***** Текст для чтения *****
О природе образа, представленного мизансценой



Как и остальные составляющие спектакля Някрошюса, мизансцены нередко интерпретируют как метафоры. Более того, слово «метафора» часто используют как синоним образа в спектакле Някрошюса, в том числе и мизансценического. При этом число конкретных образов, которые трактуются как метафорические, весьма невелико. Всмотримся в них внимательнее.

Характерным примером в этом смысле является финальный эпизод спектакля «Пиросмани, Пиросмани…». После смерти художника Сторож хочет увезти тело Пиросмани и для этого пытается воспользоваться подручным средством — ржавой тележкой от хозяйственных весов. Но на нее тело даже не положить, поэтому Сторож усаживает мертвого Пиросмани на тележку и, осыпав горсткой муки, которой они пытались торговать, — единственным, что было в доме, — увозит хоронить.
***** Извлеченные данные *****
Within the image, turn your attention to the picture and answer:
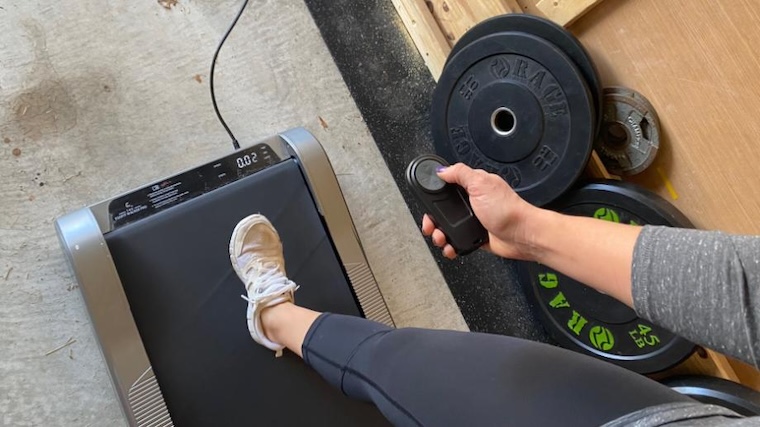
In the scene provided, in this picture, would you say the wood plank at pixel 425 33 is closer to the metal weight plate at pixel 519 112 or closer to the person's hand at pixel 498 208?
the metal weight plate at pixel 519 112

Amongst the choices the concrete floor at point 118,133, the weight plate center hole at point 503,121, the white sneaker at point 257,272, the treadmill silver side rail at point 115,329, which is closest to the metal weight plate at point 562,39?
the weight plate center hole at point 503,121

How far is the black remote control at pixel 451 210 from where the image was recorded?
*****
Задания:
**A)** Перепишите без изменений фрагмент текста о мизансценах Някрошюса, начиная со слов «О природе образа, представленного» и продолжая до слов «в них внимательнее.» включительно.
**B)** Ответьте по тексту о мизансценах Някрошюса:
(i) Какое слово часто используют как синоним образа в спектакле Някрошюса?
(ii) Финальный эпизод какого спектакля приведен как характерный пример?
(iii) Каким подручным средством пытается воспользоваться Сторож, чтобы увезти тело Пиросмани?
Записи представляют собой отдельный материал.

Ответы:
**A)**
О природе образа, представленного мизансценой



Как и остальные составляющие спектакля Някрошюса, мизансцены нередко интерпретируют как метафоры. Более того, слово «метафора» часто используют как синоним образа в спектакле Някрошюса, в том числе и мизансценического. При этом число конкретных образов, которые трактуются как метафорические, весьма невелико. Всмотримся в них внимательнее.

**B)**
(i) Слово «метафора».
(ii) Спектакля «Пиросмани, Пиросмани…».
(iii) Ржавой тележкой от хозяйственных весов.